====== EXERCISE TEXT
The origins of Memorial Day are often attributed to General John Logan. It is true that, in 1868, he gave impetus to an official “Decoration Day” as it was first called, a time for remembering the Civil War dead and decorating their graves. But Logan never really understood the meaning of the day. Until his own death, he remained a radical reconstructionist whose fierce anger toward the South never abated.
Nearer the truth is this: In 1867, the ladies of Columbus, MI, placed flowers on the graves of all the fallen soldiers in their town — Union dead no less than their own Confederates. In the aftermath of that terrible war, it was a most humane and far-reaching act. And so a northern poet, Francis Miles Finch, celebrated this simple act of charity and reconciliation in the South with words that were memorized in classrooms North and South for years. For he spoke of, “banishing our anger forever, when we laurel the graves of the dead, blue and gray alike.”
I wonder, in these days of bitter partisan division, what FOX News might have said about those women? The lead story would no doubt be a condemnation of weak southern women who compromised their principles; who dared to reach out to the other side.
Such a simple thing: placing flowers on graves. And yet, in the years after that caring and compassionate act, two former antagonists — Lamar of Alabama and Sumner of Massachusetts — insisted that Memorial Day had been a powerful influence toward the reconciliation of North and South. It has been suggested that these women discovered a very different sort of power. With their homeland shattered, their hearts filled with grief, their future uncertain, they must have felt powerless to do anything to make a difference.
What do you do when it seems you can’t do anything? Well, they cared still, and discovered that their caring was a form of power.
============
#### TASK INSTRUCTIONS:
Continue the piece on the origins of Memorial Day, starting after its final sentence.
====== SOURCE DATA
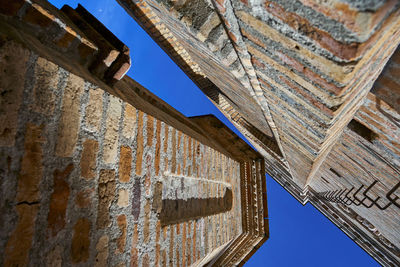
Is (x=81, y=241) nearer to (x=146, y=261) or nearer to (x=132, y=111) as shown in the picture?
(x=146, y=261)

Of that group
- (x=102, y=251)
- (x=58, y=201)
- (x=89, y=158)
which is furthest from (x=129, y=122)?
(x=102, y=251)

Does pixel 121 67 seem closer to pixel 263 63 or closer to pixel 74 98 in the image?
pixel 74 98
============
====== SOURCE DATA
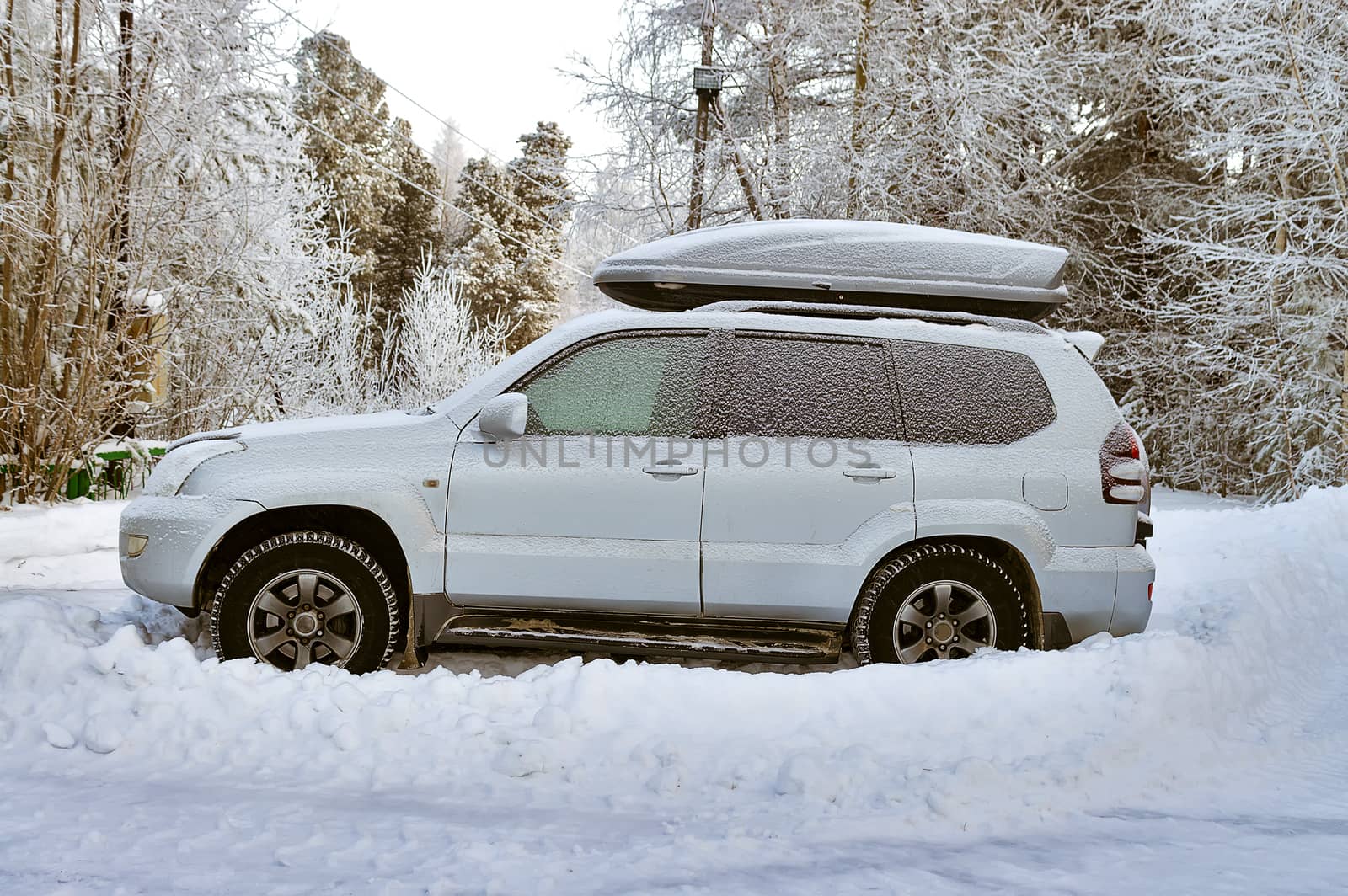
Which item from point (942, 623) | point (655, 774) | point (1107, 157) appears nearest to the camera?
============
====== SOURCE DATA
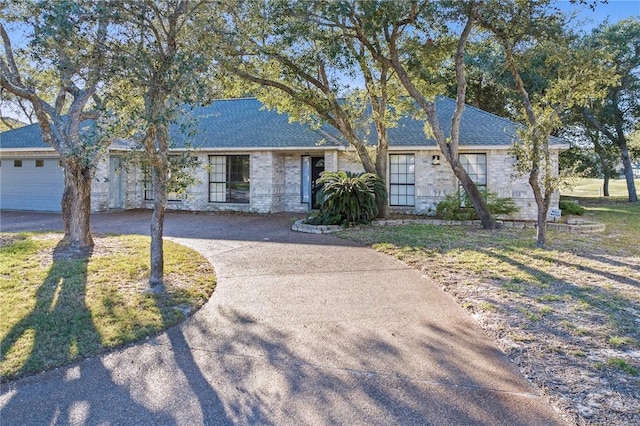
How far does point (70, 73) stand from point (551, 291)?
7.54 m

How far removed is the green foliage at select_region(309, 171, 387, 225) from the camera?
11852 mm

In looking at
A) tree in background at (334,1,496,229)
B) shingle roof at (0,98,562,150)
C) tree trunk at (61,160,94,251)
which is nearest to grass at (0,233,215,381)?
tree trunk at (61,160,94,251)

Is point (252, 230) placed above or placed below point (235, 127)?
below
============
#### RESULT OF THE EXERCISE:
In a recent column in this newspaper, the columnist spoke of his despair over the defeat of the bill requiring background checks for gun purchases. An overwhelming number of Americans are in favor of such a bill, but a gutless and morally blind Congress backed away. Once again, extreme partisanship — and the opportunity to defeat something the President wants — trumps the common good. Why even bother anymore?
My mind goes back to those women who dared to care even as the world they had known was falling apart around them. And incredibly, as they carried flowers to the graves of their own sons and to the graves of the enemy who were also someone’s sons, they made a difference, actually began the work of reconciliation.
Like them, I do not want to give up or give in. After all, I come from a religious tradition that dares to assert that the crib and the cross — not the cannon and the shot — are still symbols for one of the most powerful influences ever brought to bear upon our human family.
I think of some words spoken near the end of the Civil War: “With malice toward none; with charity for all; with firmness in the right as God gives us to see the right, let us strive on … to do all which may achieve a just and lasting peace, among ourselves, and with all nations.”
After all the pain, all the suffering, all the bitterness of war, Abraham Lincoln chose to care still.
Today’s Tea Party and Congress may find such words weak and spineless. To me they sound like a call to bold action.
— Rev. Gene Nelson is the pastor of the Community Church of Sebastopol.